Het overleg met andere zorgverleners en familie van patiënten levert vaak goede en lange gesprekken op. Dat betekent dat we ook veel moeten registreren, waarbij ik het belangrijk vind dat dit goed gebeurt. Enerzijds om beleid te borgen, anderzijds ook om de bewoordingen van een patiënt goed te gebruiken. Toch kost het registreren de nodige tijd. Soms ben je veel aan het typen terwijl je die tijd ook kunt besteden aan patiënt of familie.

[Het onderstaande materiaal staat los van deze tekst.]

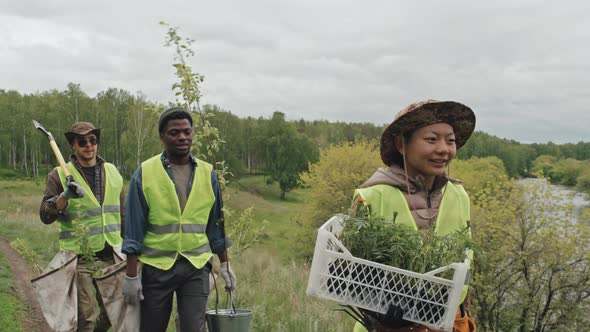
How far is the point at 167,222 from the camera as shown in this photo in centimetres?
427

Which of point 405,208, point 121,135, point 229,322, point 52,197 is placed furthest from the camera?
point 121,135

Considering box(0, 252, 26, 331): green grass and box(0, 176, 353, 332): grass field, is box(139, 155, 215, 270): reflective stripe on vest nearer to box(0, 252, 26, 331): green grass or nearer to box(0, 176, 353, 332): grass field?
box(0, 176, 353, 332): grass field

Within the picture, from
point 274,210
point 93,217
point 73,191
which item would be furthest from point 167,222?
point 274,210

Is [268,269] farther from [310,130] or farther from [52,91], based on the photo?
[310,130]

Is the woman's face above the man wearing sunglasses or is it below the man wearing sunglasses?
above

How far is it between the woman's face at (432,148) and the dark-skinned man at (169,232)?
1.75 metres

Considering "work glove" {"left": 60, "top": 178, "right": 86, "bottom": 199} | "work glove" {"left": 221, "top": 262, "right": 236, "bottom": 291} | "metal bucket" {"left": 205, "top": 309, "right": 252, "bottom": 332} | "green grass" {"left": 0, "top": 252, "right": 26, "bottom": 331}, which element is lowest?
"green grass" {"left": 0, "top": 252, "right": 26, "bottom": 331}

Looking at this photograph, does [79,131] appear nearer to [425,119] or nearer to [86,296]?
[86,296]

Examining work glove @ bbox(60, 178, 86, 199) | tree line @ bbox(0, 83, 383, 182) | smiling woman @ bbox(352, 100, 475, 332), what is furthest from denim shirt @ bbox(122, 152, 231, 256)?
tree line @ bbox(0, 83, 383, 182)

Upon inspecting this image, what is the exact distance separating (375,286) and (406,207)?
78 cm

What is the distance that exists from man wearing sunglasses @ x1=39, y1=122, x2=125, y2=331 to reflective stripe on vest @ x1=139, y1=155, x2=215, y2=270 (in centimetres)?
139

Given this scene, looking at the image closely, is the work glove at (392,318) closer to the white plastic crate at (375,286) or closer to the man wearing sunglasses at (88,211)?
the white plastic crate at (375,286)

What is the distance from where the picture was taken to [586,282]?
44.0 feet

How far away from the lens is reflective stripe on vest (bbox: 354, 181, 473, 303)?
3.33 m
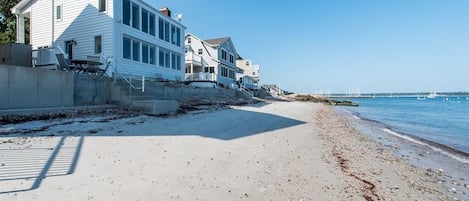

Psychiatrie en somatiek samen
De registratie gebeurt in het elektronisch patiëntendossier HiX, waar de patiënt zelf bijna alles kan lezen. Dat zorgt ervoor dat ik soms voorzichtig ben met hoe ik iets opschrijf. Ik vind dat je open moet zijn, maar soms is het lastig om overwegingen te noteren nog voordat er überhaupt een diagnose is. Wanneer ik over een psychische stoornis schrijf, interpreteert de patiënt dat mogelijk alsof zijn of haar persoonlijkheid gestoord is. Zo’n formulering kan dus ontzettend naar overkomen.
Tijdens het overleg met collega’s en andere zorgverleners kun je veel van elkaar leren. Zo werd ik laatst tijdens een nachtdienst gebeld door een collega van de Spoedeisende Hulp, die twijfelde over het psychiatrische beeld van een patiënt. Hoewel psychiatrie en somatiek nog wel eens los van elkaar worden gezien, hebben wij geprobeerd onze bevindingen zo goed mogelijk op elkaar te laten aansluiten. Het is volgens mij goed om de mens als totaal te zien.”
* Omwille van privacy zijn namen en herkenbare details aangepast.